[10]

15K 1.8K 221
                                    

Jaemin membulatkan matanya saat melihat Jeno melangkah menghampirinya, bahkan jas mahalnya sudah di ganti dengan jas sangju, pria itu kemudian berdiri di samping Jaemin.

“Tuan, apa yang Tuan lakukan di sini?” Tanya Jaemin.

Jeno tak memberikan jawaban, dia hanya melempar senyum kemudian membungkuk pada pelayat yang datang. Dia biarkan Jaemin yang masih bertanya-tanya di sela menyambut para tamu.

Bahkan saat jenazah sang ayah di kremasi, Jaemin terus meraung, Jeno yang iba melihat tangisan kehancuran Jaemin. Dia dengan cepat memeluk tubuh Jaemin yang lemas.

Dia usap punggung pria yang terus menangis dalam dekapannya itu.

Seusai pemakaman, Jaemin kembali ke rumah bersama Jeno. Pria itu diam di belakang Jaemin yang berdiri di dekat ruang tamu selepas menyalakan lampu.

Air mata Jaemin menetes kembali melihat rumahnya, terasa begitu dingin dan sepi. Tak ada kehangatan lagi, semua kisah tentang Ibu dan Ayahnya berputar di ruang kosong itu.

Jaemin mendudukkan tubuhnya dengan lemas di sofa dan Jeno menyusul. Dia lirik jam tangan yang menunjukkan pukul setengah sepuluh malam. Ponselnya sudah sejak tadi bergetar, mungkin panggilan masuk dari suaminya.

Tapi meninggalkan Jaemin di saat seperti ini, membuat Jeno tak tega.

“Terima kasih sudah menjadi sangju untuk acara pemakaman Ayahku, Tuan. Aku tidak mengerti mengapa Tuan melakukan ini.” Gumam Jaemin lirih, sementara yang di ajak bicara, tetap diam.

“Kau menangis seharian, aku tahu kau sedih, tapi itu bisa berdampak pada janinmu.” Ucap Jeno.

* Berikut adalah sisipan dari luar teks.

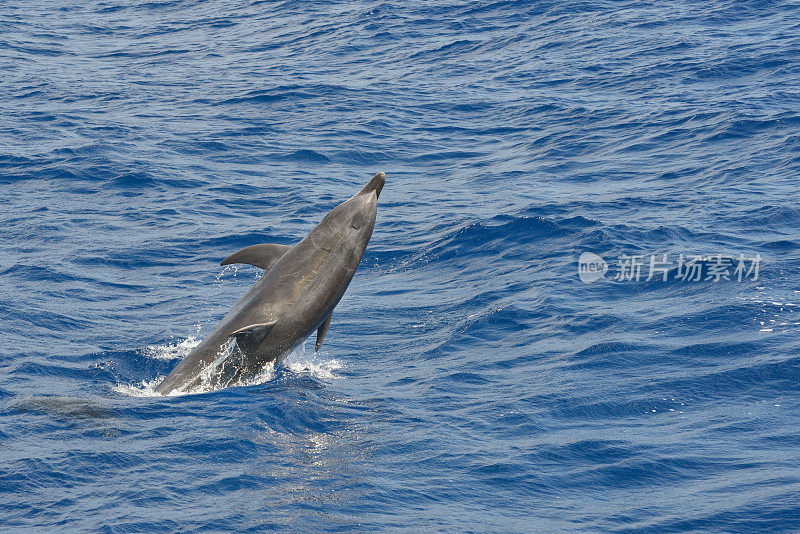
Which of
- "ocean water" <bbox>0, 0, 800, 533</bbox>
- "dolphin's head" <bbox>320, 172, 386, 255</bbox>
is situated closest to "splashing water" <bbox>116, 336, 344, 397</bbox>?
"ocean water" <bbox>0, 0, 800, 533</bbox>

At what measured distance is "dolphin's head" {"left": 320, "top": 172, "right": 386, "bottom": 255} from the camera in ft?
40.3

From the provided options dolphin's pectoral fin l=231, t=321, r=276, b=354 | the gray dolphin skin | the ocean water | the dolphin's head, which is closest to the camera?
the ocean water

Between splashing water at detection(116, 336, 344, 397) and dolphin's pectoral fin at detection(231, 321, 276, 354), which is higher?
dolphin's pectoral fin at detection(231, 321, 276, 354)

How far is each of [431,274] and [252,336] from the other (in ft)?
19.6

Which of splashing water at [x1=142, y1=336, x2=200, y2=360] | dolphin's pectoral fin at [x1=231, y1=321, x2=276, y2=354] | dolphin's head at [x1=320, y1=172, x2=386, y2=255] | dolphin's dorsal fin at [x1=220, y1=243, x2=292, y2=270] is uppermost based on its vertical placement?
dolphin's head at [x1=320, y1=172, x2=386, y2=255]

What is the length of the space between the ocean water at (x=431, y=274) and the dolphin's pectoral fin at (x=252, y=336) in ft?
1.87

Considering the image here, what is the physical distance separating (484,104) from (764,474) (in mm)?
17686

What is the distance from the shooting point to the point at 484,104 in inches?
1040

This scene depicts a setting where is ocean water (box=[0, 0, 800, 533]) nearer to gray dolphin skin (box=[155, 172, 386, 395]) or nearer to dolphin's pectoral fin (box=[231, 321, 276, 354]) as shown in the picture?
gray dolphin skin (box=[155, 172, 386, 395])

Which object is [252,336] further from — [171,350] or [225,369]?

Air mata Jaemin menetes lagi mendengar penuturan pria itu. Dia dengan cepat menyekanya.

“Apa gunanya janin ini? Aku melakukan semua ini tapi akhirnya, Ayah pergi juga.” Lirih Jaemin. “Boleh aku gugurkan saja anak ini, Tuan?” Tanya Jaemin kemudian.

Jeno tak menyangka bahwa Jaemin akan melontarkan tanya seperti itu. Namun dia coba memahami betapa kecewa Jaemin, dia berjuang, merelakan rahimnya semua sang Ayah, pada akhirnya, Ayahnya meninggalkannya. Seperti perjuangannya menjadi sia-sia.

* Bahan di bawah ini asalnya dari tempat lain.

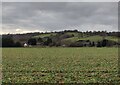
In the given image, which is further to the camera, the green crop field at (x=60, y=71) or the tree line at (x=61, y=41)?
the tree line at (x=61, y=41)

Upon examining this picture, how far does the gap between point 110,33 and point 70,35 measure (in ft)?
91.6

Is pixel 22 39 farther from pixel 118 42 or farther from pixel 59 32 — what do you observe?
pixel 118 42

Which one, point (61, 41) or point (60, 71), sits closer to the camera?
point (60, 71)

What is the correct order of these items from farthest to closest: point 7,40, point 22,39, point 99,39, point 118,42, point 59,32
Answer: point 59,32 < point 22,39 < point 99,39 < point 118,42 < point 7,40

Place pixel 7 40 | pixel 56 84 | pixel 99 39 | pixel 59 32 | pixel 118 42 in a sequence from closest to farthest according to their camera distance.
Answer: pixel 56 84 < pixel 7 40 < pixel 118 42 < pixel 99 39 < pixel 59 32

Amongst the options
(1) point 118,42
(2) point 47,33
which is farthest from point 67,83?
(2) point 47,33

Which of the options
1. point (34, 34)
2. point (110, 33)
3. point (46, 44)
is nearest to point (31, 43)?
point (46, 44)

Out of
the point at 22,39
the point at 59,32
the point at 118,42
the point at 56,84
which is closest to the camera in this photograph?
the point at 56,84

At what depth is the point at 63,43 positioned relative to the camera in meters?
174

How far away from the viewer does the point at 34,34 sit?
591 feet

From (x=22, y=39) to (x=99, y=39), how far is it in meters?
50.7

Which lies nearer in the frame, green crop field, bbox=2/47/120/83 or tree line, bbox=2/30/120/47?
green crop field, bbox=2/47/120/83

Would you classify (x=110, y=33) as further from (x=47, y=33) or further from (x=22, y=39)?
(x=22, y=39)

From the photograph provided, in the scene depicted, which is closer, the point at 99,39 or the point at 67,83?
the point at 67,83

“Silahkan. Jika kau bisa mengembalikan semua uang yang telah aku keluarkan. Bahkan lebih dari lima ratus juta yang kau harapkan. Kau bisa?” Tanya Jeno membuat Jaemin bimbang.

Seumurnya hidupnya pun, dia tak akan bisa mengembalikan uang sebanyak itu. Tapi dia berada di titik penuh akan penyesalan melakukan semua ini.

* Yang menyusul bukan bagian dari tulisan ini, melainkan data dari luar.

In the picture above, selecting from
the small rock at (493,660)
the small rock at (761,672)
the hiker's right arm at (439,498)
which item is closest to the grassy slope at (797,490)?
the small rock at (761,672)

“Karena kau tidak bisa, maka pertahankan anak itu meski pun kau menyesal.” Ucap Jeno.

Dia tidak benar-benar memarahi Jaemin atas kalimatnya, itu hanya untuk menghibur Jaemin. Jeno selalu seperti itu, dia bicara seperti apa yang dia mau. Tak peduli terdengar kasar atau tidak.

Keduanya kembali diam selepas itu, hanya suara nafas Jaemin yang sesenggukan mengisi sepinya rumah Jaemin. Jeno pun terlalu sibuk pada pemikirannya. Atas dia yang mengapa begitu tunduk saat sang Ibu memerintah dia untuk berada di sisi Jaemin, seperti sang Ibu menghipnotis dirinya.

Lama keduanya termenung, Jeno tersentak saat kepala Jaemin jatuh ke pundaknya, dia hendak menggeser tubuhnya, namun baru sadar jika Jaemin terlelap. Dia pasti sangat lelah karena menangis seharian.

Jeno menghela nafas lalu menggendong Jaemin menuju kamarnya, dia rebahkan tubuh mungil itu lalu merapikan kaki Jaemin dan membuka sepatu yang membalut kakinya, dia naikkan selimut membuat tubuh Jaemin langsung meringkuk dan menggenggam jemari Jeno.

“Ayah, aku takut sendirian.”

Jeno menghela nafas mendengar Jaemin mengigau, dia coba melepaskan tangan Jaemin yang menggenggamnya begitu erat namun ia tak tega. Lantas dia memilih duduk di lantai, bersandar pada meja nakas dan menunggu Jaemin benar-benar terlelap.